### 引用原文:
:::::
You are viewing a plain text version of this content. The canonical link for it is here.
Posted to user-zh@flink.apache.org by "wind.fly.vip@outlook.com" <wi...@outlook.com> on 2020/07/13 03:46:02 UTC
flink1.10.1 flink sql消费kafka当parallelism大于1时不产生watermark
Hi, all:
本人使用的flink版本为flink 1.10.1, flink sql消费kafka, 当parallelism为1时正常运行,但讲parallelism修改为2时,在yarn-session web页面看不到watermark的指标信息了,也没有计算结果输出,sql如下:
insert into
x.report.bi_report_fence_common_indicators
select
fence_id,
'finishedOrderCnt' as indicator_name,
TUMBLE_END(dt, INTERVAL '5' MINUTE) as ts,
count(1) as indicator_val
from
(
select
dt,
fence_id,
fence_coordinates_array,
c.driver_location
from
(
select
*
from
(
select
dt,
driver_location,
r1.f1.fence_info as fence_info
from
(
select
o.dt,
o.driver_location,
MD5(r.city_code) as k,
PROCTIME() as proctime
from
(
select
order_no,
dt,
driver_location,
PROCTIME() as proctime
from
x.ods.ods_binlog_saic_trip_order2_t_order_trans_inner
where
_type = 'insert'
and event_code = 'arriveAndSettlement'
) o
LEFT JOIN x.dim.saic_trip_create_t_order FOR SYSTEM_TIME AS OF o.proctime AS r ON r.order_no = o.order_no
) o1
LEFT JOIN x.dim.fence_info FOR SYSTEM_TIME AS OF o1.proctime AS r1 ON r1.k = o1.k
) a
where
fence_info is not null
) c
LEFT JOIN LATERAL TABLE(fence_split(c.fence_info)) as T(fence_id, fence_coordinates_array) ON TRUE
) as b
where
in_fence(fence_coordinates_array, driver_location)
:::::
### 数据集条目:
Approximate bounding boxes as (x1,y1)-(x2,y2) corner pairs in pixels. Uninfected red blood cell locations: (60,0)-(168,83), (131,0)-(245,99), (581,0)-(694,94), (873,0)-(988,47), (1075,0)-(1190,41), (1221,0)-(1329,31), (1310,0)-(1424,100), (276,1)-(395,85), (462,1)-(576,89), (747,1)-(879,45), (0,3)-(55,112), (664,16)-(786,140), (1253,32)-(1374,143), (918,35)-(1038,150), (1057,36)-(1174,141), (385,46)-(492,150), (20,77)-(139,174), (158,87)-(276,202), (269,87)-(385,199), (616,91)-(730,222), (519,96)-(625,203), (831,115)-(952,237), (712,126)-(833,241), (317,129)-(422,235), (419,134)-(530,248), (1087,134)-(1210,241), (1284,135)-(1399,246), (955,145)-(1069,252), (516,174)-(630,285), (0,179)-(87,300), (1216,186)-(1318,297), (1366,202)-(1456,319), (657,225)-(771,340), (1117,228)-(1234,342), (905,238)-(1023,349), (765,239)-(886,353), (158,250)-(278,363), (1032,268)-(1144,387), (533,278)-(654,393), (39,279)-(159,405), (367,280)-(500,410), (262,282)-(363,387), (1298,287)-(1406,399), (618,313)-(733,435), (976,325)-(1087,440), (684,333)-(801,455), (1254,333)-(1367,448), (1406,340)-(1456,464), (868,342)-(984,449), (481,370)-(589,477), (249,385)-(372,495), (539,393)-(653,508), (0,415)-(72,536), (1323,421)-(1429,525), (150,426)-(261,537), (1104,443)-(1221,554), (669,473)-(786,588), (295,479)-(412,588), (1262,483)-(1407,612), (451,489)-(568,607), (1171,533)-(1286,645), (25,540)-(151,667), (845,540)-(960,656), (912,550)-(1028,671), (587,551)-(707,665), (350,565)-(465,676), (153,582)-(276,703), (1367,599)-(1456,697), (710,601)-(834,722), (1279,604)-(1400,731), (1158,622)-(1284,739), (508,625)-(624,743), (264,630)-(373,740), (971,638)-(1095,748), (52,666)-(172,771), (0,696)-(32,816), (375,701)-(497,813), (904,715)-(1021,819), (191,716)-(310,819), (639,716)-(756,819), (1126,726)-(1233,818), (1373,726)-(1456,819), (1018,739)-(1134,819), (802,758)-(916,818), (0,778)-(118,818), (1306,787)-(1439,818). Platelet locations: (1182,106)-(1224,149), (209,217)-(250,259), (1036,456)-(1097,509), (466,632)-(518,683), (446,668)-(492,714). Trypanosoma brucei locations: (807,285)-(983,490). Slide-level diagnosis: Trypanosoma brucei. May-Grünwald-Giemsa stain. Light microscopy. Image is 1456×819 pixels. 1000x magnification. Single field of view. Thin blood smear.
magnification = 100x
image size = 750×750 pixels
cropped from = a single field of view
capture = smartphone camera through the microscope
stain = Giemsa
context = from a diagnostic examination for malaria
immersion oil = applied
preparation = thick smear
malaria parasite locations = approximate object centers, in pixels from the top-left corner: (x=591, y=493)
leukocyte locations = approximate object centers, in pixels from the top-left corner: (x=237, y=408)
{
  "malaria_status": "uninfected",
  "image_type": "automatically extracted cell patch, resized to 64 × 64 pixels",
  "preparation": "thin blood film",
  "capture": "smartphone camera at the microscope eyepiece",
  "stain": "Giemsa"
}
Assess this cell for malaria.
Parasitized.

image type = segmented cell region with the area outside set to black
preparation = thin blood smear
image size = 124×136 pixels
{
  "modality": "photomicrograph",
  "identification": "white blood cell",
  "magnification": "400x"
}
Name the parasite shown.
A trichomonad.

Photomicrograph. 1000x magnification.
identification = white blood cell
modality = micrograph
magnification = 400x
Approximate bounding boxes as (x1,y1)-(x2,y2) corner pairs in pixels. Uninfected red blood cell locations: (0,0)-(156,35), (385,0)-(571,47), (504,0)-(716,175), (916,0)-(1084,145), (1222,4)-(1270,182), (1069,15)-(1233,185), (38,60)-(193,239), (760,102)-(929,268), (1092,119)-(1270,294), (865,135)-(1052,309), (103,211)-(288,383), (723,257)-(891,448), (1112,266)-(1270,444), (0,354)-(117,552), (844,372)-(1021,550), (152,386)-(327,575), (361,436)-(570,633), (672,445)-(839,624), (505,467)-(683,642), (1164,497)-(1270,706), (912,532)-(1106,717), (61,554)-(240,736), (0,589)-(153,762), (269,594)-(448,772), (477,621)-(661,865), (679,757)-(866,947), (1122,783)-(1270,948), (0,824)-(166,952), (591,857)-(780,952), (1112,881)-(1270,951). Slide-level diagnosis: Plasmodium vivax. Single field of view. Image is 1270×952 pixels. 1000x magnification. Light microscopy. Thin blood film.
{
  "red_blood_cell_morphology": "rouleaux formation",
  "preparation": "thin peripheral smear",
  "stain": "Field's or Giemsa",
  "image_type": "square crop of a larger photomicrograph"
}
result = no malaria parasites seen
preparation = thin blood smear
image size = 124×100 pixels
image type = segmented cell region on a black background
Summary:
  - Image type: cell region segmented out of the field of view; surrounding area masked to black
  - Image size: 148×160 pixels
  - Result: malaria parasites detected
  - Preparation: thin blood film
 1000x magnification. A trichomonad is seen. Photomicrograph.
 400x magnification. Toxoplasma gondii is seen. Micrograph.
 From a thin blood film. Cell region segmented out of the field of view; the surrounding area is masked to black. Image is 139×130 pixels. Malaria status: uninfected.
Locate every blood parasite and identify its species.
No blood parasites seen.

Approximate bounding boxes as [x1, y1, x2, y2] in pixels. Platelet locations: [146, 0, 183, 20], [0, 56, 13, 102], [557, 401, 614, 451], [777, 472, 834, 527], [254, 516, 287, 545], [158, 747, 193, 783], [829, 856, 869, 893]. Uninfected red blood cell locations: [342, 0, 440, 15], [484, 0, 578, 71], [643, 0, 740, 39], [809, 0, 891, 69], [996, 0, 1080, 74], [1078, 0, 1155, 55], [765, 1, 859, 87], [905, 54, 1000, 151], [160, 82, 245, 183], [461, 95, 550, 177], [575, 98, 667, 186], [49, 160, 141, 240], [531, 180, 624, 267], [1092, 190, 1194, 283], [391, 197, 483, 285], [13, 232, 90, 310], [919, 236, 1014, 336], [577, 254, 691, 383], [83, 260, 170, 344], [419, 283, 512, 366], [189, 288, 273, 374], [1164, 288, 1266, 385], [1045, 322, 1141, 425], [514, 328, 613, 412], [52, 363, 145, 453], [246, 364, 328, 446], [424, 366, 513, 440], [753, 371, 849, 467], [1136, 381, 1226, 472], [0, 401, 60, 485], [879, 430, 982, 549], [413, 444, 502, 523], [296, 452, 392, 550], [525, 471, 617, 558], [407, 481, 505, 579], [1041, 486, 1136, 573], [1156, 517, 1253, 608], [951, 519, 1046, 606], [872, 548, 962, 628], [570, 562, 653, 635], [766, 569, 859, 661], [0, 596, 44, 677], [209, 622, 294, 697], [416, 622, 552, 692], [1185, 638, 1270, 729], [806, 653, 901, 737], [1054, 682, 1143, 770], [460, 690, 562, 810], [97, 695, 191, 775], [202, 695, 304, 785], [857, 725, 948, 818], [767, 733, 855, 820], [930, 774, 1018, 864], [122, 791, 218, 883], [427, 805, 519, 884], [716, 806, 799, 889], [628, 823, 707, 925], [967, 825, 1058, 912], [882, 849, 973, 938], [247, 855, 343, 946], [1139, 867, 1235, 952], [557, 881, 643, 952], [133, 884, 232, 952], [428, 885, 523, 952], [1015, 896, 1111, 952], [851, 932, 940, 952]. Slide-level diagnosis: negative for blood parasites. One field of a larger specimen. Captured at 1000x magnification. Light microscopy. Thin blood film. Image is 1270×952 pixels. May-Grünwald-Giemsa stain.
:::::
### 任务要求:
1. 请列出引用原文的SQL语句中所有以“x.”开头的表名。
2. 续写关于Flink SQL消费Kafka的引用原文，从其最后一行之后接着往下写。

### 练习答案:
1.
x.report.bi_report_fence_common_indicators
x.ods.ods_binlog_saic_trip_order2_t_order_trans_inner
x.dim.saic_trip_create_t_order
x.dim.fence_info

2.
group by
TUMBLE(dt, INTERVAL '5' MINUTE),
fence_id;
其中 x.ods.ods_binlog_saic_trip_order2_t_order_trans_inner表中dt为watermark字段,建表语句如下:
CREATE TABLE x.ods.ods_binlog_saic_trip_order2_t_order_trans_inner(
_type STRING,
_old_id BIGINT,
id BIGINT,
_old_order_no STRING,
order_no STRING,
_old_event_code STRING,
event_code STRING,
_old_from_state TINYINT,
from_state TINYINT,
_old_to_state TINYINT,
to_state TINYINT,
_old_operator_type TINYINT,
operator_type TINYINT,
_old_passenger_location STRING,
passenger_location STRING,
_old_driver_location STRING,
driver_location STRING,
_old_trans_time STRING,
trans_time STRING,
_old_create_time STRING,
create_time STRING,
_old_update_time STRING,
update_time STRING,
_old_passenger_poi_address STRING,
passenger_poi_address STRING,
_old_passenger_detail_address STRING,
passenger_detail_address STRING,
_old_driver_poi_address STRING,
driver_poi_address STRING,
_old_driver_detail_address STRING,
driver_detail_address STRING,
_old_operator STRING,
operator STRING,
_old_partition_index TINYINT,
partition_index TINYINT,
dt as TO_TIMESTAMP(trans_time),
WATERMARK FOR dt AS dt - INTERVAL '5' SECOND
) WITH (
'connector.type' = 'kafka',
'connector.properties.bootstrap.servers' = '*',
'connector.properties.zookeeper.connect' = '*',
'connector.version' = 'universal',
'format.type' = 'json',
'connector.properties.group.id' = 'testGroup',
'connector.startup-mode' = 'group-offsets',
'connector.topic' = 'xxxxx'
)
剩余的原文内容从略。